_Passage shown_.
Roger Eno to release new EP, Without Wind / Without Air: Rarities
Roger Eno’s third solo album for Deutsche Grammophon, Without Wind / Without Air, was released last autumn to widespread praise from the music press. Now he has returned to the material from the album’s Berlin recording sessions and selected eight evocative and richly varied tracks for a companion EP, Without Wind / Without Air: Rarities.
The new collection features a mix of solo piano pieces and tracks for various combinations of accordion, clarinet, bass, strings and synths. Roger himself plays piano, synths and accordion, and is joined by the Scoring Berlin strings – conducted by Jonathan Stockhammer – producer Christian Badzura (synths), Tobias Fleischer (bass) and Alexander Glücksmann (clarinet). Without Wind / Without Air: Rarities will be released digitally on 26 June 2026, with The Quiet of Snow and False Memory Waltz out as singles on 24 April and 15 May respectively. The EP cover has again been designed by Roger’s daughter Cecily Eno, who has extended the themes of transience and fragility to this collection’s visual identity.

_Information shown_.
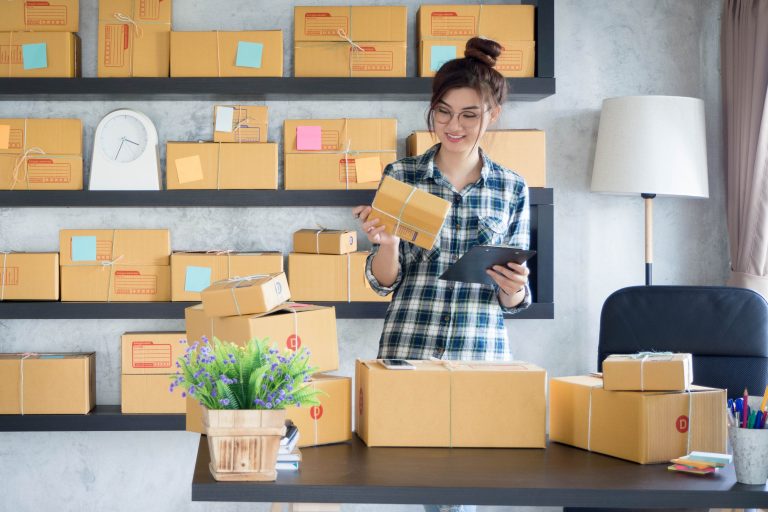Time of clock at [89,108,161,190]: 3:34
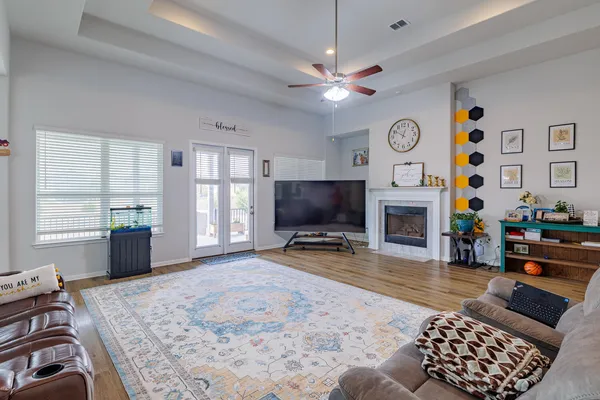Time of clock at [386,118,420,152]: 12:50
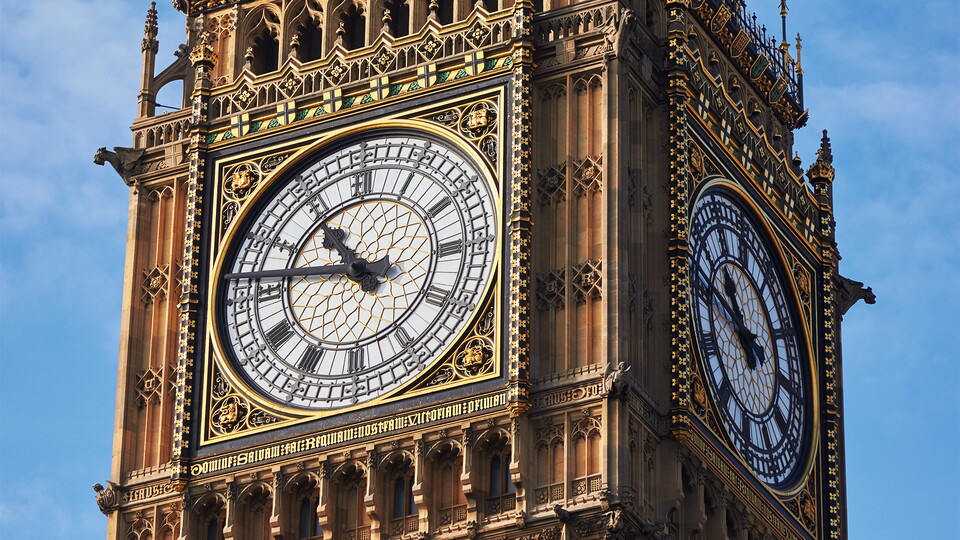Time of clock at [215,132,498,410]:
* * *
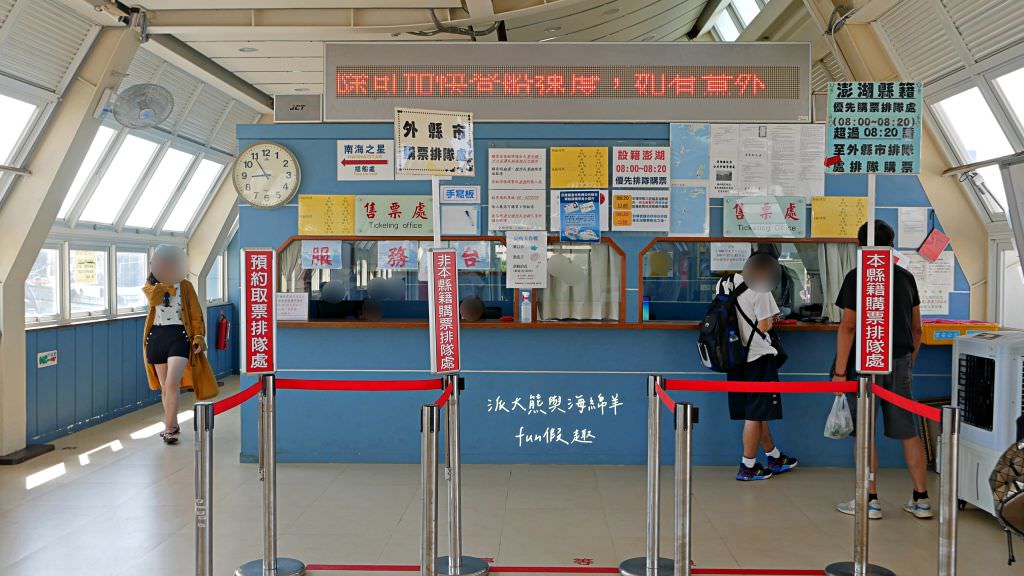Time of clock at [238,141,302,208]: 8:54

_Tasks to carry out_.
1/ On what date is the Roger Eno rarities EP due for digital release?
2/ Please sum up the Roger Eno EP announcement in two sentences.
3/ Resume the Roger Eno EP announcement after its final sentence.

_Responses by task_.
1/ 26 June 2026.

2/ Roger Eno has chosen eight tracks from the Berlin recording sessions of his third Deutsche Grammophon solo album, Without Wind / Without Air, for a companion EP titled Without Wind / Without Air: Rarities, which mixes solo piano pieces with tracks for accordion, clarinet, bass, strings and synths. The EP comes out digitally on 26 June 2026, with the singles The Quiet of Snow and False Memory Waltz released on 24 April and 15 May, and its cover is again designed by his daughter Cecily Eno.

3/
“Delicate, subtle, melancholy and hopeful, the tracks float through higher spheres, seemingly weightless and fragile, but with a deep intensity … A truly heartwarming album”
FAZEmag, on Without Wind / Without Air
“a timeless collection of spectral beauty”
Louder Than War, on Without Wind / Without Air
“Possibly Eno’s finest work to date”
Uncut, on Without Wind / Without Air
“A Roger Eno masterpiece … Beautiful, meditative, contemplative and soul-searching music … [Without Wind / Without Air] is a work of art and one of the best albums of the year”
Spill Magazine
“[Eno] has been getting on with the business of creating deeply touching and often ethereal music in recent times, and Without Wind / Without Air may well be the apotheosis of that mission”
Electronic Sound
Roger will be performing some of this new music, as well as tracks from Without Wind / Without Air and earlier solo DG albums The Turning Year and the skies, they shift like chords, at the atmospheric Union Chapel in London on 21 May 2026. Accompanying him in his first UK live appearance since his 2024 sold-out concert at the Queen Elizabeth Hall will be Cecily Eno (vocals) and other special guests on strings, bass and percussion.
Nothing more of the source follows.